### PEDIDO 1
Transcreva do excerto sobre as greves nos campos do Sul o trecho que começa em "A forma principal" e vai até "até a morte.".
### PEDIDO 2
Segundo o excerto sobre as greves nos campos do Sul, o que a greve geral de maio de 1962 conquistou em várias zonas?

### EXCERTO DO TEXTO
>>>

A forma principal de protesto é a greve. Estas são sucessivas nos campos do Sul entre 1943 e 1962, ano após ano, sobretudo na altura das ceifas, ressaltando-se as importantes greves de 1944-1947 e 1952-1954 (morte de Catarina Eufémia) e a greve geral em maio de 1962, que conquista as 8 horas de trabalho em várias zonas. As greves incluem a formação de piquetes e de comissões que percorrem o território a mobilizar outros para a luta. Tudo isto ocorre num ambiente de violência de Estado que acarreta o risco de espancamento, prisão e até a morte.

O êxodo rural e a introdução do modelo químico-mecânico no final de 1950 alteram as condições sociais nos campos e os/as trabalhadores/as adotam um caderno reivindicativo de Contrato Coletivo de Trabalho (CCT) que inclui: garantia de trabalho; salário mínimo; semana de 6 dias e dias de 8 horas; redução do fosso salarial entre homens e mulheres, de metade para cerca de 70%. O decréscimo das mobilizações após 1962 não altera a forma de protesto: greves, concentrações, manifestações, romarias, homenagens, abaixo-assinados e exposições ao Governo. Estes protestos contam com o envolvimento massivo de mulheres e devem ser sequenciados como património de lutas que preparam a Revolução.

<<<

### Entradas de perguntas espaciais

>>>

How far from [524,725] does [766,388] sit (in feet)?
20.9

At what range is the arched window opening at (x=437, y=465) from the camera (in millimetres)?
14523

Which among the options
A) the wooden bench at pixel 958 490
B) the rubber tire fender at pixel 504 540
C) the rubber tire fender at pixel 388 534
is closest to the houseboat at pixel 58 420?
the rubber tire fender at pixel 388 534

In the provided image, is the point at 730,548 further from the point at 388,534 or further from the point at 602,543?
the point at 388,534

<<<
>>>

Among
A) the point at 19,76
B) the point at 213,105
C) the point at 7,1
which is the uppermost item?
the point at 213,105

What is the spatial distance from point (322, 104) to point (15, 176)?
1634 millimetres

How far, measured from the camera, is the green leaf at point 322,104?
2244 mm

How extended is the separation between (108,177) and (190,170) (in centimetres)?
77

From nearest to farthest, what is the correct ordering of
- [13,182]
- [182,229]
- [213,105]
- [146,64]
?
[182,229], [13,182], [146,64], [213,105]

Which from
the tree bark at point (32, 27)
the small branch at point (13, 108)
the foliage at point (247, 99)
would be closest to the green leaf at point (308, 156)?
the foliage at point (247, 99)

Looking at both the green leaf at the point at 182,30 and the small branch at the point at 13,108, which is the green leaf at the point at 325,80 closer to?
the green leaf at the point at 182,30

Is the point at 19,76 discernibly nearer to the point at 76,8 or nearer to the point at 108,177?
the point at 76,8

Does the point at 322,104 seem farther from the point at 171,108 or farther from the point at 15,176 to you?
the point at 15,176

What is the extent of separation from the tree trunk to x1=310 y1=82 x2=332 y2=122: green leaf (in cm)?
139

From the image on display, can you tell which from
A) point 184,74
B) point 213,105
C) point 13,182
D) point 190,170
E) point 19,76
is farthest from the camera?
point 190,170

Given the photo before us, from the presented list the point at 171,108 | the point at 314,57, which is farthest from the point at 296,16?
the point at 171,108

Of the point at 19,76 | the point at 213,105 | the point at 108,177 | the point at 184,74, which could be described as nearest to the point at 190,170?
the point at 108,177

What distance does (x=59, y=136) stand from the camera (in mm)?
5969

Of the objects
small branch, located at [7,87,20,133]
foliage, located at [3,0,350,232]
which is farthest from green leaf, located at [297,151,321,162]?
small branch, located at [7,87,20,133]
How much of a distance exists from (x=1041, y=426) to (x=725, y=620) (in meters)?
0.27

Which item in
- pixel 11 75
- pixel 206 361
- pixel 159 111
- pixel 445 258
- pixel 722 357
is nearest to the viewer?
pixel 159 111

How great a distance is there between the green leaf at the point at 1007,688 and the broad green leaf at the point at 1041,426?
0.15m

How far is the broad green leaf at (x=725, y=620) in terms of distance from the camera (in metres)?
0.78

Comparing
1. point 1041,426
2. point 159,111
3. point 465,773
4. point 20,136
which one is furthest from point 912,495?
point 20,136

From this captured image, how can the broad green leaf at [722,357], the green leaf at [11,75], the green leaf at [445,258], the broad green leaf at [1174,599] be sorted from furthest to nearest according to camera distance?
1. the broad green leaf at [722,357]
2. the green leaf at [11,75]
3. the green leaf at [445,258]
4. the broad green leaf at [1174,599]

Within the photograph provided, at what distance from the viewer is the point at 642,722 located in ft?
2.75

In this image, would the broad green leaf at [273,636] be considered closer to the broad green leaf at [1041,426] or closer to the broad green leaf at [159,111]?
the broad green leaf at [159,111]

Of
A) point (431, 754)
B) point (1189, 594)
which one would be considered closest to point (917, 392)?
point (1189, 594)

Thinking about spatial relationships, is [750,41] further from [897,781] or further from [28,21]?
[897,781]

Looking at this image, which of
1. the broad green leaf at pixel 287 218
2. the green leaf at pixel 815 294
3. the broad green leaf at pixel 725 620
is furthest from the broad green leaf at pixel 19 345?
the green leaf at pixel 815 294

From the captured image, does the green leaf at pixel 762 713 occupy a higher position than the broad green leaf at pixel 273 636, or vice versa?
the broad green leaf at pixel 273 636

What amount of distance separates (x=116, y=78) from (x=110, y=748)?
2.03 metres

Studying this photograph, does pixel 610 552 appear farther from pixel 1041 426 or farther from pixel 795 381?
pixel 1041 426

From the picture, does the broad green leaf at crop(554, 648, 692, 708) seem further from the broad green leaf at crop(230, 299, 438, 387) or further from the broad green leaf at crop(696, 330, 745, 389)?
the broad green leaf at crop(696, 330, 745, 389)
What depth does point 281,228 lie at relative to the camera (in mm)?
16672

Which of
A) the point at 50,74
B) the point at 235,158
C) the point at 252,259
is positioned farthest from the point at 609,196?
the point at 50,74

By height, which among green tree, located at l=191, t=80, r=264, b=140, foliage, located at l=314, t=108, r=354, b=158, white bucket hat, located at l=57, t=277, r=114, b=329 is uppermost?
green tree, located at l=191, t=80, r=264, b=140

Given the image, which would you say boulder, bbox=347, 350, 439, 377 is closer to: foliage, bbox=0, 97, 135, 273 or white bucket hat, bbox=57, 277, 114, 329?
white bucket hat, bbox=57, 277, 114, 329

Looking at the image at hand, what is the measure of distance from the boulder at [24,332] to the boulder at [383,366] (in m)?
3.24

<<<
>>>

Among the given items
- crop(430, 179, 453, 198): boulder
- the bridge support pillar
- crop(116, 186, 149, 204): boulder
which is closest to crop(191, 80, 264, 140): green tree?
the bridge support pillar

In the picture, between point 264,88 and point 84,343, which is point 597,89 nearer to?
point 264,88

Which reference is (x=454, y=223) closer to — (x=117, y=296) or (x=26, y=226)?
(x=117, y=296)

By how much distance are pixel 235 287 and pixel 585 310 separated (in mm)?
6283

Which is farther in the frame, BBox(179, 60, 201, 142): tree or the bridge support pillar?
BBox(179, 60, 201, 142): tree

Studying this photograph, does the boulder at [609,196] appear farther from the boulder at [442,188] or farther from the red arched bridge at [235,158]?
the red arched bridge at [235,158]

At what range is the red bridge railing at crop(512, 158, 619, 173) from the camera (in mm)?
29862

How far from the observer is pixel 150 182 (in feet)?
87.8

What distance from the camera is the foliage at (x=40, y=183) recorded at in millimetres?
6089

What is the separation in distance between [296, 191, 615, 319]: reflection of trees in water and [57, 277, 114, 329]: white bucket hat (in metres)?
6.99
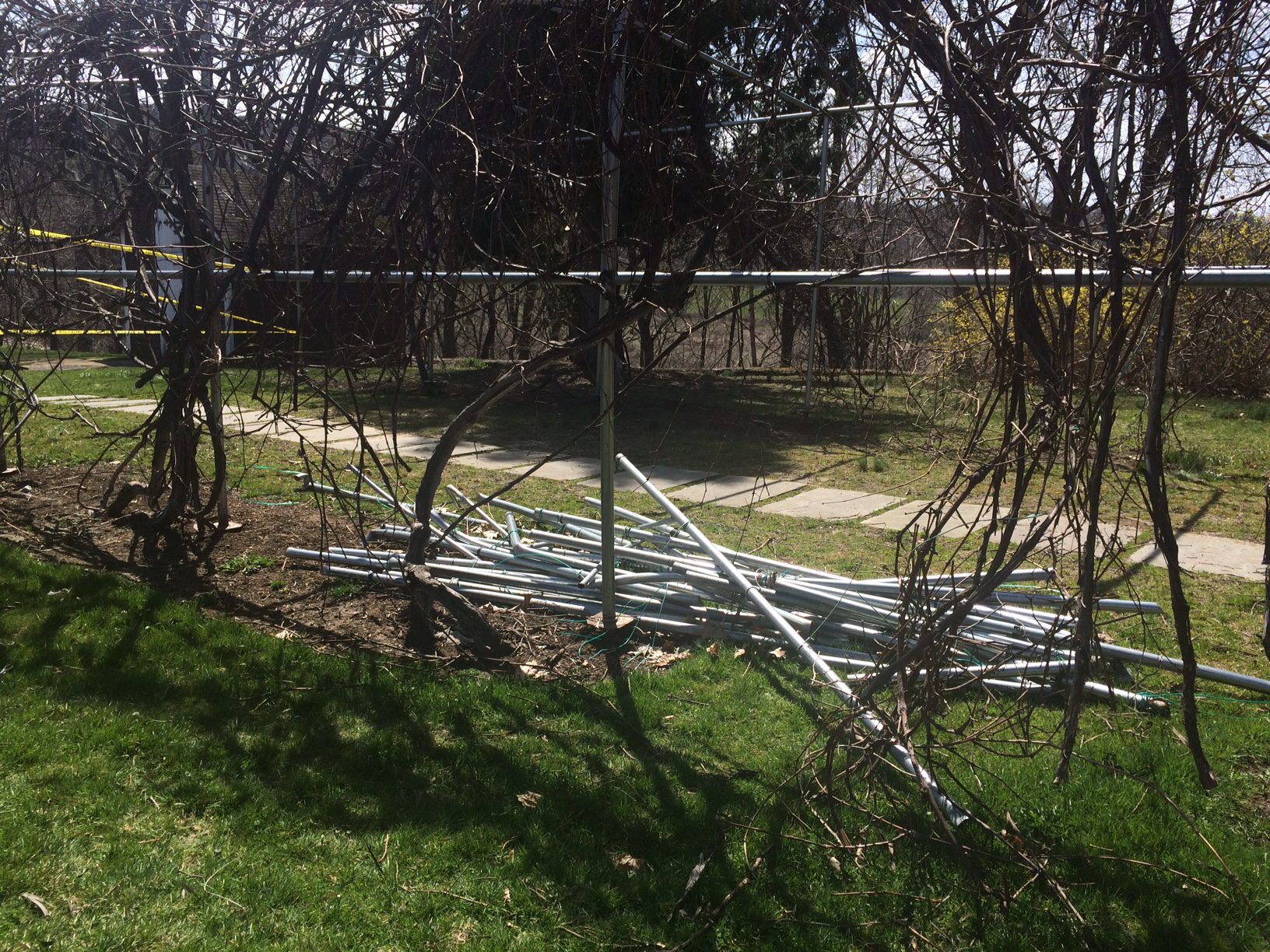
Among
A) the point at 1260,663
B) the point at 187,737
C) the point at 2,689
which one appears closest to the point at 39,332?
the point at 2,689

<<<

### RESPOSTA COMPLETA 1
A forma principal de protesto é a greve. Estas são sucessivas nos campos do Sul entre 1943 e 1962, ano após ano, sobretudo na altura das ceifas, ressaltando-se as importantes greves de 1944-1947 e 1952-1954 (morte de Catarina Eufémia) e a greve geral em maio de 1962, que conquista as 8 horas de trabalho em várias zonas. As greves incluem a formação de piquetes e de comissões que percorrem o território a mobilizar outros para a luta. Tudo isto ocorre num ambiente de violência de Estado que acarreta o risco de espancamento, prisão e até a morte.

### RESPOSTA COMPLETA 2
A greve geral de maio de 1962 conquistou as 8 horas de trabalho em várias zonas.